The native lgb.train API is used (not the sklearn wrapper) to avoid a
scikit-learn dependency.
7. Bagging K=8 variance noise¶
Per-instance variance from K=8 replicas is a χ²₇-noisy estimate. τ̂², which
averages v over the reference population, stays stable. n_bags is
configurable in fit_lgbm_gam and fit_bagged.
8. Flat module layout¶
Spec §11 proposes sub-packages (core/, adapters/, ...). v0.1 ships nine
flat modules (200–400 lines each, mirroring flag-gam); the sub-packages exist
to host deferred v0.2+ adapters and can be introduced later without breaking
the top-level API.
9. Package name triadxai¶
The spec's triad-xai / import triad placeholder collides with the PyPI
triad package (Fugue project). Distribution and import name are both
triadxai.
10. interpret attribute corrections (verified on 0.6.16)¶
The per-bin SD attribute is standard_deviations_, not
term_standard_deviations_ as spec §2.2 states. intercept_ is an
ndarray of shape (1,) for binary classifiers, not a float. Out-of-range
continuous values clamp to the terminal value bin, not the unknown bin.
standard_deviations_ becomes None after monotonize() (adapter raises)
and is all-zeros with outer_bags=1 (adapter warns).

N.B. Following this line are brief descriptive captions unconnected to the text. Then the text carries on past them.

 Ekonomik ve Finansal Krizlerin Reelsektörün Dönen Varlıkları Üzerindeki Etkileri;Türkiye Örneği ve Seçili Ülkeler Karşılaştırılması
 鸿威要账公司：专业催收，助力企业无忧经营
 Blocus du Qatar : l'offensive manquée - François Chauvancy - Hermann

11. D computed as residual¶
D = f − w·f (never (1−w)·f) so C1 holds to float roundoff; tests assert
term-level completeness at atol 1e-12.
12. Cross-mode coincidence as an invariant¶
On an additive-constrained booster, LightGBM's pred_contrib φ_j equals the
centered shape value f̃_j(x) to ~1e-14 (verified). The test suite uses this to
tie the two pipelines together (test_cross_mode_coincidence,
test_shap_mode_on_additive_matches_exact_totals).
13. LightGBM adapter caveats¶
init_score is rejected (breaks score reconciliation). zero_as_missing
models are rejected (unsupported missing_type). Exact mode is main-effects
by construction (single-feature trees); interacting LightGBM models go
through approximate mode. Unseen categorical levels are routed to the unknown
slot whose value equals the missing-path value, mirroring what the pandas
prediction pipeline does (unseen level → NaN code). Numeric binning uses
searchsorted(thresholds, x, side="left") (LightGBM's x <= thr → left);
note EBM's convention differs (side="right" + 1).

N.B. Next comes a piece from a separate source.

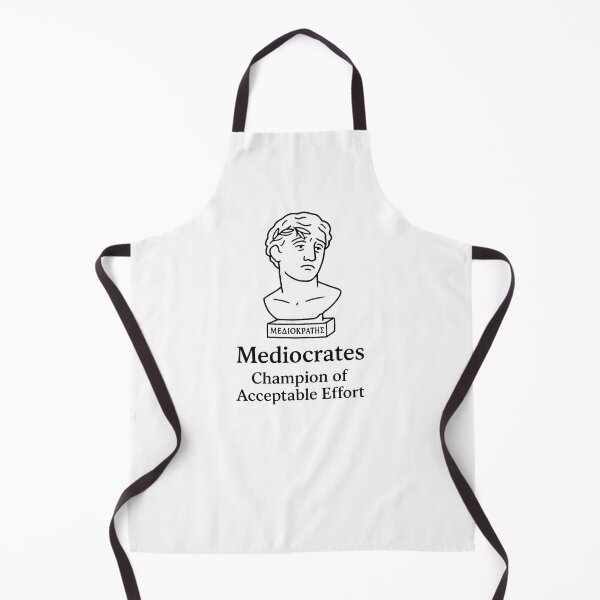 Item preview, A tribute to Mediocrates, the champion of acceptable effort. designed and sold by MediocreTee's.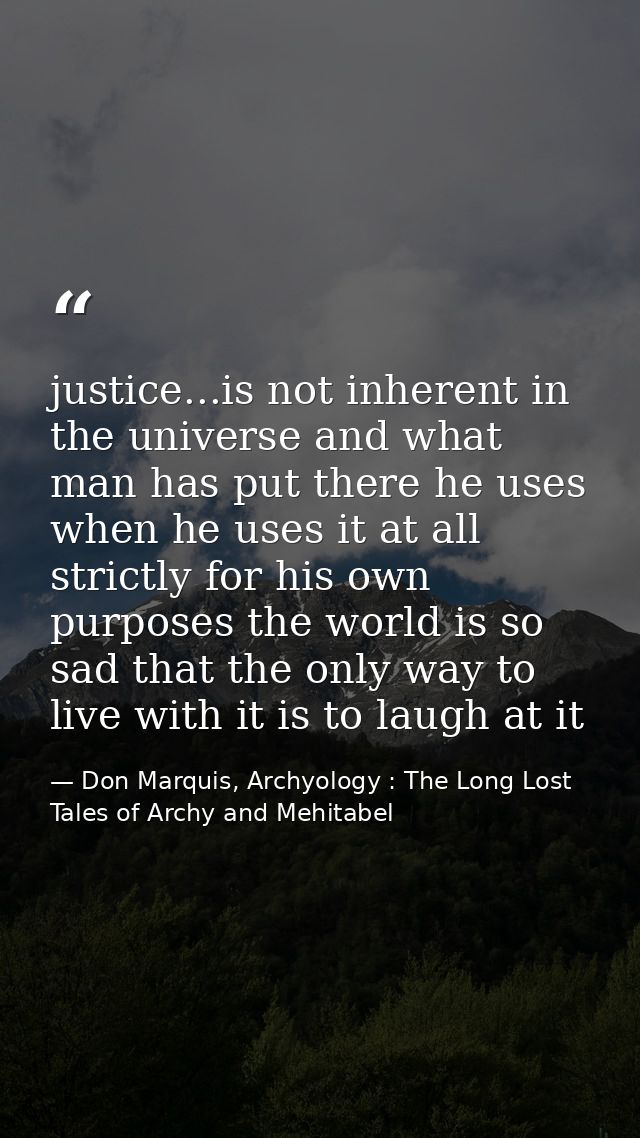 justice...is not inherent in the universe and what man has put there he uses when he uses it at all strictly for his own — Don Marquis, Archyology : The Long Lost Tales of Archy and Mehitabel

14. Pair half-split weakens feature-level C4 (EBM extra)¶
Under pair_split="half", half of a missing-partner pair's M lands on the
observed feature, so "observed ⇒ M=0" holds at term level, not feature level.
C1/C4/C5 are asserted at term level for pair-bearing models. LightGBM exact
mode has no pairs, so its feature-level C4 is exact.
15. Deferred to v0.2+¶
Scorecard and pyGAM adapters, pair_split="pooled", portfolio-level global
report (§7.2), shape-function profile plots, multiclass models,
k_method="cv", threshold-relative baselines (§9.1), CatBoost SGLB fast-path
(decision 2), conformal D-channel wrapper (§12).